Towards the end of the 90s, and the early part of the last decade, it
was quite noticeable that Oracle shifted their focus from products to
architecture. The facility to run a database on many servers as one
instance, with the ability to "hot plug" servers in and out, is very
impressive and Amazon (as an example) is using this to great effect.
The JDeveloper J2EE suite is also an impressive product, up there with
IBM Websphere, BEA and JBoss. Whilst MySQL has been very much
focused on developing the database engine, Oracle has been very much
focused on the structure around.
Under Oracle ownership would MySQL suffer? This is the crux of the
matter, I think, and one that probably doesn't have a simple answer.
Personally, I think that Oracle's potential acquisition of Sun is far
more to do with the ownership of Java as a concept than MySQL. As
Oracle's products become more and more reliant on Java it makes sense
for Larry Ellison's company to consider bringing the core architecture
under its wings.
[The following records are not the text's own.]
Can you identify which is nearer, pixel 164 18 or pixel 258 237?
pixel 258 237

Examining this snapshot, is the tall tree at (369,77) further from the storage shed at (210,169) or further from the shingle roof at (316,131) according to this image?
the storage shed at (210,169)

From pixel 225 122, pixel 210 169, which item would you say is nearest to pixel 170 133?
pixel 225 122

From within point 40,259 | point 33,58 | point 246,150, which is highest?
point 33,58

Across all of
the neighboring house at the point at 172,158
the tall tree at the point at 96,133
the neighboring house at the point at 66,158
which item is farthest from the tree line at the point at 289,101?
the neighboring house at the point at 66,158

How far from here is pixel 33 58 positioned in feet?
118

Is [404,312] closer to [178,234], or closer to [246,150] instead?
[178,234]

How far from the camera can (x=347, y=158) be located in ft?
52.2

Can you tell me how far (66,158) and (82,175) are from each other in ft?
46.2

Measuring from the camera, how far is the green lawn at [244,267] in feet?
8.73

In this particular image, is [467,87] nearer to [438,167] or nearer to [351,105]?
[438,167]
As for MySQL, I could well see the RDBMS merge with
Oracle's own - perhaps as an "Oracle Lite". Oracle already has such a
product, "Oracle 10G Express Edition", which is basically the Oracle
10G RDBMS but with limitations. It will only, for instance, use 1GB
of memory maximum, has a maximum instance size of 4GB and will only
use 1 processor. Could it be that MySQL will replace the Express
Editions of Oracle, or be merged with same, suddenly also giving
Oracle a foothold in the SME and home server market? Certainly 10GEE
would perfectly well fulfil the requirements of many MySQL users.
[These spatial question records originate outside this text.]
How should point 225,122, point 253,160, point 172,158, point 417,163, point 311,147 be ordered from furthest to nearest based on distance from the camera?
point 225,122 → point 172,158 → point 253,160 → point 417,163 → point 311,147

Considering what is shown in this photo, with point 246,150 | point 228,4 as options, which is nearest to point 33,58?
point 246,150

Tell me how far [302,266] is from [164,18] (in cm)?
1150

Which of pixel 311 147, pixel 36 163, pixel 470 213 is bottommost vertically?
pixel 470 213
http://www.oracle.com/technology/products/database/xe/index.html
Ultimately mergers and acquisitions occur, and in the IT marketplace
we are constantly seeing it happen. When I started working
professionally in IT, back in 1988, the three big names in Relational
Databases were Oracle, Ingres and Sybase. Sybase did, of course, get
swallowed up by Bill Gates and reemerged on the other side as "SQL
Server". Ingres committed commercial suicide by refusing to offer an
upgrade path between two versions of their Forms product and
eventually were taken over by Computer Associates who then proceeded
to pretty much halt development on the product and - later - Open
Sourced it. Oracle benefitted from the demise of Ingres, picking up
many of their customers, and over the 90s turned what was a relatively
small company into one of the largest IT empires in the world.
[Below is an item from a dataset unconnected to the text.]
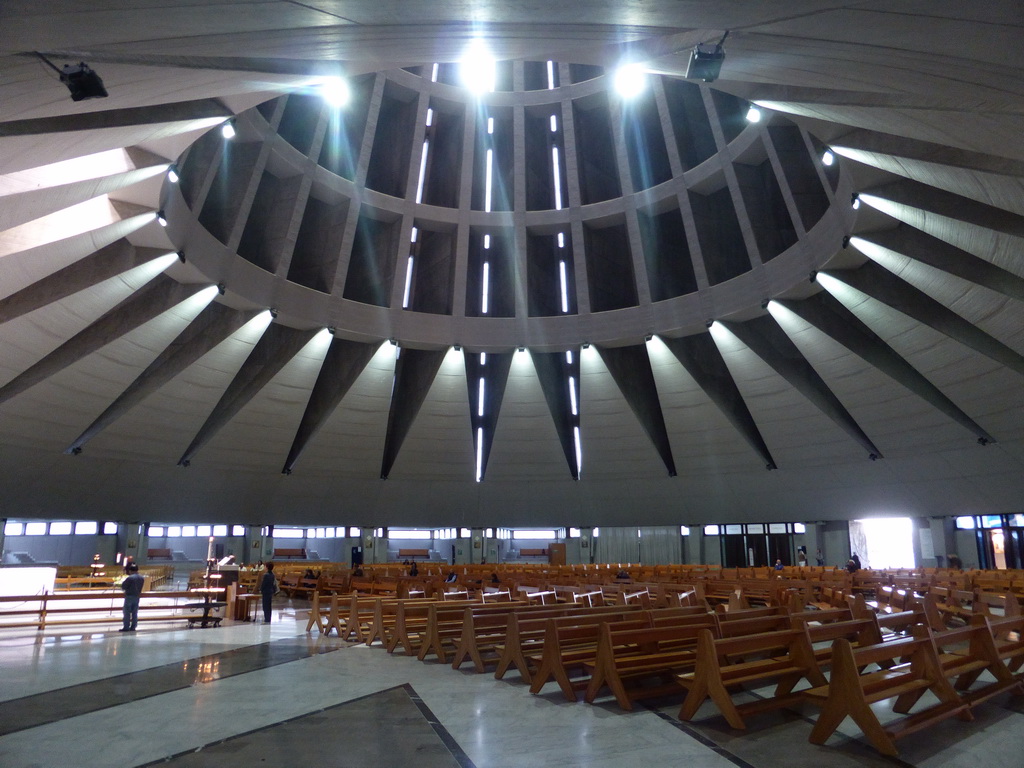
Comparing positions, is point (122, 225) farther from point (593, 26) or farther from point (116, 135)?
point (593, 26)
Ingres now -- http://www.ingres.com/
I doubt that petitions will stop any merger, and if they do one has to
consider what the long term viability of Sun might be without that
investment. When I started in IT Sun was a much bigger player in the
server market than it is now, right up there with HP and IBM. Would
Sun going out of business help MySQL? It would be great to have a
crystal ball and be able to predict what the future of MySQL Is likely
to be under Oracle ownership, but we must also consider where MySQL
would go should Sun cease to exist as a company.
Not to mention Openoffice and/or Staroffice.
Is a Sun under Oracle ownership a lesser or worse evil than no Sun at all?